I wanted to be this free spirit. I wanted to care about the people around me who cared about me and to hell with the rest.

In the last year I’ve been down the drain of depression, felt the exhilaration as I reached the top of the cliff and stared at the little ants, and they had no idea I was standing on the cliff. They didn’t understand the cliff was closer than they thought, and possibly myself as well.

When I was able to step away from the edge, find myself and let everyone know what I’d been through, I felt ashamed that I’d stood on the cliff. I didn’t want anyone to know how close I came, hell most people believed I was the sanest person they knew.

The cliff is still out there, waiting for its chance to surprise me.
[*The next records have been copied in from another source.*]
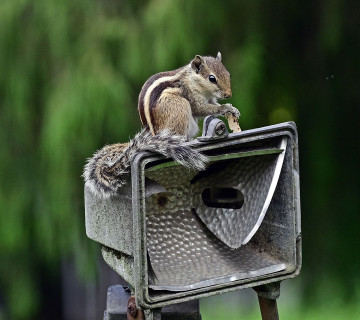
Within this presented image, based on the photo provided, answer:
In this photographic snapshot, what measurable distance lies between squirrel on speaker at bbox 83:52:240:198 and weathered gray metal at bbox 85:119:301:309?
0.10ft

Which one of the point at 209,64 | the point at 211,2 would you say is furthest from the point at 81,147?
the point at 209,64

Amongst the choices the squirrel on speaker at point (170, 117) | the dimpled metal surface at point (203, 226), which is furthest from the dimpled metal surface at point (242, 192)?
the squirrel on speaker at point (170, 117)

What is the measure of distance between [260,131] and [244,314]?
6.16ft

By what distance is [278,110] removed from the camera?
8.97 feet

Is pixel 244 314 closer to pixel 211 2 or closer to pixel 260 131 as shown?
pixel 211 2

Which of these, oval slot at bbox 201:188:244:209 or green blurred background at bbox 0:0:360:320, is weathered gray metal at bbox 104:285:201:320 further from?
green blurred background at bbox 0:0:360:320

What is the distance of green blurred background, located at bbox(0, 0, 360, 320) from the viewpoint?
252cm

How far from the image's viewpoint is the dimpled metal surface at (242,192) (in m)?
1.35

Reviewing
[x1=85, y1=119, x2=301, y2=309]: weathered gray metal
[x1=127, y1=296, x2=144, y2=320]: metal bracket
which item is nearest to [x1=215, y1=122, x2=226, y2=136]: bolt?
[x1=85, y1=119, x2=301, y2=309]: weathered gray metal

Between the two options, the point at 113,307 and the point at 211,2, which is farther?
the point at 211,2

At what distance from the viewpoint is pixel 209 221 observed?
1430mm

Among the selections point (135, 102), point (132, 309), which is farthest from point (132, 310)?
point (135, 102)

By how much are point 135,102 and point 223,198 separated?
1.17 m

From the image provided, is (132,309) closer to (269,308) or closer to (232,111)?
(269,308)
Indeed it surprises me that I’ve even told my story of depression and coming out of it.

I’ve wanted to be this other person for so long, the one I am now, that trying to be the person I want is harder than I thought it would be.

I want to write as much as possible, but I’m like a dog in forest filled with squirrels.

When I tell myself, “You have to write” something happens, whether it’s a distraction or something else. I find that my time away from the keyboard is one that I don’t often like, but I do it, for the weirdest of reasons. I’m afraid to show some of what I write for fear that it would either make people afraid, or my wife would have me committed.

I see that I’m becoming who I want to be, without the distraction of caring what people think about me or my writing, and I’m finding that living in my world is getting better as long as I don’t climb the mountain and get near the cliff again.